Standardizing and Transforming Data

Transformation	Purpose	Example
Case normalization	Eliminate case-sensitive mismatches	UPPER(country) or LOWER(email)
Trimming whitespace	Remove leading/trailing spaces that cause join failures	TRIM(first_name)
Date parsing	Convert string dates to proper date types	CAST('2024-01-05' AS DATE) or TO_DATE('Jan 5, 2024', 'Mon DD, YYYY')
Type casting	Ensure correct data types for calculations	CAST(revenue_str AS NUMERIC)
Value mapping	Harmonize inconsistent categorical values	CASE WHEN country IN ('USA','U.S.A.') THEN 'United States' END
Outlier capping (winsorizing)	Limit extreme values without removing rows	LEAST(revenue, PERCENTILE_CONT(0.99) WITHIN GROUP (ORDER BY revenue))
Numeric scaling	Normalize features for ML models	Min-max scaling: (x - min) / (max - min)
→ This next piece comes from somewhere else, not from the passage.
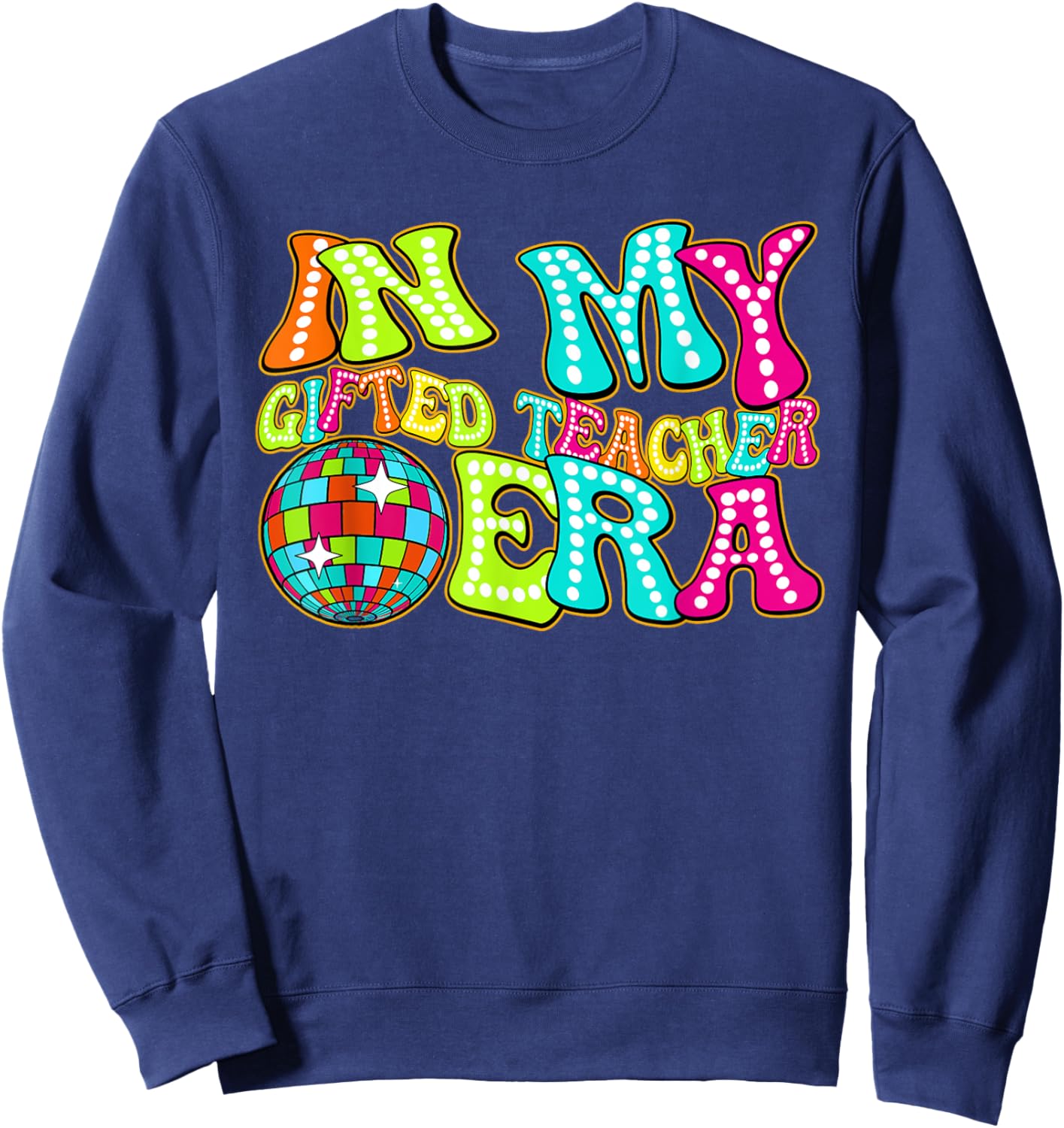Disco Groovy In My Gifted Teacher Era Sweatshirt - Sweatshirt | Navy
A Practical Data Cleaning Checklist

Step	Action	SQL / Python Approach
1. Profile the data	Count rows, nulls, distinct values, min/max per column	SELECT COUNT(*), COUNT(col), MIN(col), MAX(col), COUNT(DISTINCT col) FROM table
2. Identify duplicates	Check for exact and key-level duplicates	SELECT id, COUNT() FROM table GROUP BY id HAVING COUNT() > 1
3. Handle nulls	Decide per column: drop, impute, or flag	COALESCE(col, default_value) or df.fillna()
4. Fix formats	Standardize strings, dates, and codes	TRIM(), LOWER(), TO_DATE(), REGEXP_REPLACE()
5. Validate ranges	Flag rows outside business-defined valid ranges	SELECT * FROM table WHERE age NOT BETWEEN 0 AND 120
6. Check referential integrity	Find orphaned foreign keys	SELECT * FROM orders o LEFT JOIN customers c ON o.customer_id = c.id WHERE c.id IS NULL
7. Document decisions	Record every cleaning rule and its rationale	Maintain a data quality log or dbt test file

Data Profiling Tools

Tool	Environment	Key Capability
pandas-profiling / ydata-profiling	Python	Generates full HTML report with distributions, correlations, missing values
Great Expectations	Python / dbt	Define and run automated data quality tests as code
dbt tests	SQL / dbt	Built-in tests: not_null, unique, accepted_values, relationships
OpenRefine	Desktop GUI	Cluster and merge inconsistent string values interactively
SQL INFORMATION_SCHEMA	SQL	Inspect column types, nullable flags, and table metadata

Summary

Data cleaning is not a one-time step — it is an ongoing discipline. Clean data requires profiling to understand what exists, systematic rules to fix what is wrong, and automated tests to ensure quality does not degrade over time. Analysts who build repeatable cleaning pipelines — rather than manual fixes — produce results that are reproducible, auditable, and trustworthy. The investment in clean data pays compounding dividends: every downstream analysis, model, and dashboard built on it inherits that reliability.